§ Extract provided:
_ _ _ _ _
13 October 2022 –
Beneficial ownership transparency is a topic gaining much attention on the international scene as a crucial tool to address many of the world’s pressing issues. Disclosing information on who ultimately owns businesses can help achieve a wide variety of policy goals, from preventing conflicts of interest, high-level and cross-border corruption, to tracing and recovering stolen assets, tackling money laundering and tax evasion or carrying out a sustainable governance of natural resources. More than 100 jurisdictions globally have already taken relevant steps in setting up beneficial ownership registries, but much more concerted action is needed to fight complex and secretive company structures and close the gaps between countries with different levels of transparency and permissiveness.
The UNCAC Coalition’s Europe network dedicated its 4th regional meeting to beneficial ownership transparency on October 5. Over 25 participants listened to expert presentations and discussed initiatives through which anti-corruption organizations are contributing to increase transparency about who are the real owners -and thus responsible individuals- of private companies, addressed current challenges and started thinking about advocacy objectives ahead of the 10th session of the UNCAC Conference of the States Parties (CoSP 10) in 2023.
In terms of legal framework, the UNCAC recognises the importance of identifying and applying enhanced scrutiny over the legal and natural persons involved in the establishment and management of corporate entities (article 12) to prevent money-laundering (article 14) and detect transfers of proceeds of crime (article 52). In the European Union, the 5th and more far-reaching EU Anti-Money Laundering Directive, effective since January 2020, mandates Member States to set up publicly accessible registers of companies’ beneficial owners.
_ _ _ _ _
§ Record list:
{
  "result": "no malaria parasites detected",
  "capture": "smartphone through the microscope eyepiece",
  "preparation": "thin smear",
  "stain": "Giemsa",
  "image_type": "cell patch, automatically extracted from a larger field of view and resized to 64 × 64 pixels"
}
_ _ _ _ _
§ Task goal:
Please retype the passage from the beneficial ownership text word for word, starting at "The UNCAC Coalition’s" and ending at "10) in 2023.".

§ Solution:
The UNCAC Coalition’s Europe network dedicated its 4th regional meeting to beneficial ownership transparency on October 5. Over 25 participants listened to expert presentations and discussed initiatives through which anti-corruption organizations are contributing to increase transparency about who are the real owners -and thus responsible individuals- of private companies, addressed current challenges and started thinking about advocacy objectives ahead of the 10th session of the UNCAC Conference of the States Parties (CoSP 10) in 2023.